Bir yandan çocuğuna yemek söyleyen, siparişin 20 dakikada kapısında olmasını isteyen, sipariş 5 dakika geciktiğinde uygulamaya şikâyet yazan şehirli türevi müşteri…
Aynı kişi, yolda bir motosikletlinin ters yönden geldiğini görünce ya da kaldırımda bir kuryeye denk gelince sosyal medyada bağıra bağıra sitem eder: “Bu kuryeler neden böyle tehlikeli sürüyor, kim dur diyecek?”
Oysa cevap basittir. Siparişi 20 dakikada teslim etmesi istenen biri, trafik düzenine, hız sınırına, kaldırım hakkına saygı gösterecek vaktin dışına itilmiştir.
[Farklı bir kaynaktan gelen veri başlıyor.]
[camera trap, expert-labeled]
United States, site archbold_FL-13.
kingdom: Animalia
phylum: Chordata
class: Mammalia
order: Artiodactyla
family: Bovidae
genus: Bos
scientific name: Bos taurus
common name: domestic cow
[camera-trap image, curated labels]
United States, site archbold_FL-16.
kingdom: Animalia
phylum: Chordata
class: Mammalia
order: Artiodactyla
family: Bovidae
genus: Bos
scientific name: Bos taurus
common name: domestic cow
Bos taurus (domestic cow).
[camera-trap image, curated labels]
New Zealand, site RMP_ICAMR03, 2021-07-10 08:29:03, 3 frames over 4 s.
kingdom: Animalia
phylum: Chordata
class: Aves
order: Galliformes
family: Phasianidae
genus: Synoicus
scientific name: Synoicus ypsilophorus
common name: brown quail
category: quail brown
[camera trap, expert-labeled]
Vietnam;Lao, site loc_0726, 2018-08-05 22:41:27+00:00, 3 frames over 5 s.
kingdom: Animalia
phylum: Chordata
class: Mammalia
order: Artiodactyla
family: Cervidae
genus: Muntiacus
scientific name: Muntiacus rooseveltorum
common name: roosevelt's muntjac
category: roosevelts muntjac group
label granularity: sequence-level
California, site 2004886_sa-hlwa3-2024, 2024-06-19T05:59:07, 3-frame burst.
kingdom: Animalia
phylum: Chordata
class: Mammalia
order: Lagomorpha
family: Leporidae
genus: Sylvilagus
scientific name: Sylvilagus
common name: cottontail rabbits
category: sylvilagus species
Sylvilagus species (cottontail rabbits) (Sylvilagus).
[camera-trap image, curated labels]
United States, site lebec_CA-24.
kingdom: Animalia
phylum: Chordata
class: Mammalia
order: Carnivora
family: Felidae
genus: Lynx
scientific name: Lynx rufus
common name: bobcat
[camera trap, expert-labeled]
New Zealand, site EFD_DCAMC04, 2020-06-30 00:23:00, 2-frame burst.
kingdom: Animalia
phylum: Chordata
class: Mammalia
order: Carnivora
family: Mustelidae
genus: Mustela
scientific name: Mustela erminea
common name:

Marksist açıdan bakıldığında bu, çift taraflı yabancılaşmanın sonucudur. Hem emekçi, ürettiği hizmetten koparılmıştır, hem tüketici, tükettiği hizmetin ardındaki sömürü mekanizmasından…
Çözüm, bireyin değil, sınıfların çatışmasıyla mümkün olabilir.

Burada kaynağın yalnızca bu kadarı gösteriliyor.